I have watched with interest the recent footage broadcast in the media and on the internet highlighting the differences in how Trump and Obama treat Michelle and Melania. These snapshots reveal a huge chasm in behaviour promoting intense debate and women have taken to the streets in protest against derogatory remarks made by Trump in private against women. Some commentators have criticised these women labelling them ‘feminazis’.
Are the women marching on the streets overreacting as the term ‘feminazi suggests? I can’t help thinking about the real atrocities against women that are being committed in the Middle East, Africa, Asia. Should we not be marching on the streets about Saudi Arabia? Protesting against the curtailment of basic liberties that we enjoy here in the West and believe to be our rights and freedoms. To be fair though, there have been such protests too, though perhaps less publicised. Maybe we are suffering protest fatigue.
Does Obama demonstrate an absolute role model in terms of how men should treat women? We have watched his public displays of respect and tender affection. As he opens the car door for Michelle, or he drapes his jacket over her shoulders at the end of an exhausting evening, or as he refers to her in speeches with intense love and profound respect .. the list goes on..
Many men support the view that “sisters are doing it for themselves”- roughly translated they think modern women don’t appreciate a public show of affection or courtesy. That it demeans them in some way, and ardent feminists would agree that they don’t want preferential treatment in any way. They want equality. Personally I think this view lets men off the hook too easily and that some men, not consciously perhaps, take advantage of this position. Women still do the bulk of domestic chores in the home, the child rearing, cooking and the laundry. Even if they employ domestic help they will be the ones doing the hiring and firing.

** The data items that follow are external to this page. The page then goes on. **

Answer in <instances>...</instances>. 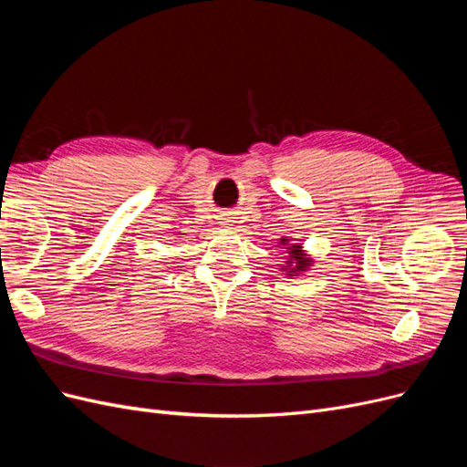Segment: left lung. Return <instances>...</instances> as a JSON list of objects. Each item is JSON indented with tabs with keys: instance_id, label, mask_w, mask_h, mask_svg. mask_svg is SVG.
<instances>
[{
	"instance_id": "8db88e82",
	"label": "left lung",
	"mask_w": 467,
	"mask_h": 467,
	"mask_svg": "<svg viewBox=\"0 0 467 467\" xmlns=\"http://www.w3.org/2000/svg\"><path fill=\"white\" fill-rule=\"evenodd\" d=\"M282 242H285V239H282ZM288 266H290L288 273H294L292 276H296L298 273L306 271V268L309 266V259L304 257V253L300 251V245H292V247H290V261H288Z\"/></svg>"
}]
</instances>
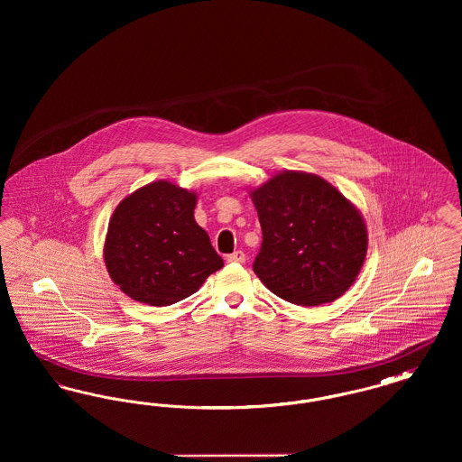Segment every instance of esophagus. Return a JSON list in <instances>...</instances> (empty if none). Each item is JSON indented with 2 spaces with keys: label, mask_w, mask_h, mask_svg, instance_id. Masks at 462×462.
<instances>
[{
  "label": "esophagus",
  "mask_w": 462,
  "mask_h": 462,
  "mask_svg": "<svg viewBox=\"0 0 462 462\" xmlns=\"http://www.w3.org/2000/svg\"><path fill=\"white\" fill-rule=\"evenodd\" d=\"M226 262L228 263H244L245 262V254L242 251H236V253L226 256Z\"/></svg>",
  "instance_id": "34e87169"
}]
</instances>
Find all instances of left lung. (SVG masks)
Segmentation results:
<instances>
[{
  "label": "left lung",
  "mask_w": 462,
  "mask_h": 462,
  "mask_svg": "<svg viewBox=\"0 0 462 462\" xmlns=\"http://www.w3.org/2000/svg\"><path fill=\"white\" fill-rule=\"evenodd\" d=\"M263 232L254 273L273 294L301 307L343 296L367 254L362 213L328 180L281 171L253 189Z\"/></svg>",
  "instance_id": "1"
}]
</instances>
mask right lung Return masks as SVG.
I'll list each match as a JSON object with an SVG mask.
<instances>
[{"label": "right lung", "instance_id": "1", "mask_svg": "<svg viewBox=\"0 0 462 462\" xmlns=\"http://www.w3.org/2000/svg\"><path fill=\"white\" fill-rule=\"evenodd\" d=\"M198 194L157 180L123 199L110 217L104 260L116 286L138 303L168 307L223 266L194 218Z\"/></svg>", "mask_w": 462, "mask_h": 462}]
</instances>
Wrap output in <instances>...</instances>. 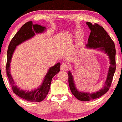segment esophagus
<instances>
[{"mask_svg":"<svg viewBox=\"0 0 122 122\" xmlns=\"http://www.w3.org/2000/svg\"><path fill=\"white\" fill-rule=\"evenodd\" d=\"M68 68H69V67H68V65H67V64H64H64H62V65H61V71H68Z\"/></svg>","mask_w":122,"mask_h":122,"instance_id":"34e87169","label":"esophagus"}]
</instances>
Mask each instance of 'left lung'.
Instances as JSON below:
<instances>
[{"mask_svg": "<svg viewBox=\"0 0 122 122\" xmlns=\"http://www.w3.org/2000/svg\"><path fill=\"white\" fill-rule=\"evenodd\" d=\"M86 25L91 31L88 38V43L86 45V47L91 49L99 48L98 50L107 53L110 58V66L103 88L99 91L94 92L91 94L87 92H79L76 87L72 73L70 71L68 72V82L72 94L78 100L83 102L97 99L104 95L110 88L116 69V50L114 41L102 26L97 23L92 25L90 22H86Z\"/></svg>", "mask_w": 122, "mask_h": 122, "instance_id": "obj_1", "label": "left lung"}]
</instances>
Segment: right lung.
<instances>
[{
	"mask_svg": "<svg viewBox=\"0 0 122 122\" xmlns=\"http://www.w3.org/2000/svg\"><path fill=\"white\" fill-rule=\"evenodd\" d=\"M46 27L39 25H34L32 21L27 22L21 27L19 30L12 38L10 43L7 50V58L6 64V73L9 82L11 86L14 93L18 96L31 102H40L42 101L46 97L50 89V84L54 76L58 73L60 71V63L58 62L49 68L48 72L44 77L42 84L37 89L31 91L22 90L15 85L11 75L10 73V62L14 51L16 46L19 45L25 41L29 40L34 37L35 34L41 33L45 30Z\"/></svg>",
	"mask_w": 122,
	"mask_h": 122,
	"instance_id": "add662e5",
	"label": "right lung"
}]
</instances>
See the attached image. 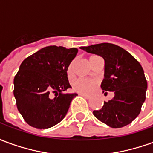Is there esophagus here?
<instances>
[{
	"instance_id": "obj_1",
	"label": "esophagus",
	"mask_w": 153,
	"mask_h": 153,
	"mask_svg": "<svg viewBox=\"0 0 153 153\" xmlns=\"http://www.w3.org/2000/svg\"><path fill=\"white\" fill-rule=\"evenodd\" d=\"M79 95L81 97H84V98H86V99H89V98H90L89 97L87 96V95H85V94H83V93H80Z\"/></svg>"
}]
</instances>
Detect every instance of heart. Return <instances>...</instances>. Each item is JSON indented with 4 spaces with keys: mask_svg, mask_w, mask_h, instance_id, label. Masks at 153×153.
<instances>
[{
    "mask_svg": "<svg viewBox=\"0 0 153 153\" xmlns=\"http://www.w3.org/2000/svg\"><path fill=\"white\" fill-rule=\"evenodd\" d=\"M96 57L98 56H93L90 57L89 60H92V59L96 58ZM72 67H73V63L71 64L68 68V74H69L72 73ZM95 85H96V82L94 80L80 78V79H78L74 82L73 89L78 92V93H83V94H90L93 92Z\"/></svg>",
    "mask_w": 153,
    "mask_h": 153,
    "instance_id": "heart-1",
    "label": "heart"
}]
</instances>
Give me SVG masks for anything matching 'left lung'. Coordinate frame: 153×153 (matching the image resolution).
Returning a JSON list of instances; mask_svg holds the SVG:
<instances>
[{"label":"left lung","mask_w":153,"mask_h":153,"mask_svg":"<svg viewBox=\"0 0 153 153\" xmlns=\"http://www.w3.org/2000/svg\"><path fill=\"white\" fill-rule=\"evenodd\" d=\"M80 48L104 59L105 79L101 88L103 93H115L112 99L104 102L101 109L93 111L94 116L112 128L130 124L139 115L146 98L148 83L141 65L115 44L104 42Z\"/></svg>","instance_id":"left-lung-1"}]
</instances>
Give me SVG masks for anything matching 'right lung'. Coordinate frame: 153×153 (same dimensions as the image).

Like Michelle, I do appreciate respect a degree of chivalry from a man. I do want to be taken care of, I don’t have anything to prove, I am finding it exhausting enough raising young children without having to feel the pressure to have a high flying career. I do appreciate politeness and most importantly it means a lot when he listens properly to me and respects my opinion, or tells me that I am a great mum and puts thought and effort into spoiling me on my birthday.
Another distressing thought is that some partners may have a veneer of charm and affection in public but are not necessarily helpful or kind (or may even be abusive) in private. Of course, women may defer to their husband in public but behind closed doors will be utterly in control, although this is presumably far less common. How do we know what goes on behind closed doors ?
My husband doesn’t do grand gestures but I know he loves me, he puts up with my idiosyncrasies right? And he is kind, loyal and we do talk. Lots. Sometimes anyway. And I appreciate and would rather buy myself the flowers and get help with the childcare or the washing up! As much as we might all aspire to have an Obama or a Mr Darcey (actually he was quite moody but made up for it in looks) I have someone a bit more ordinary and slightly less charismatic!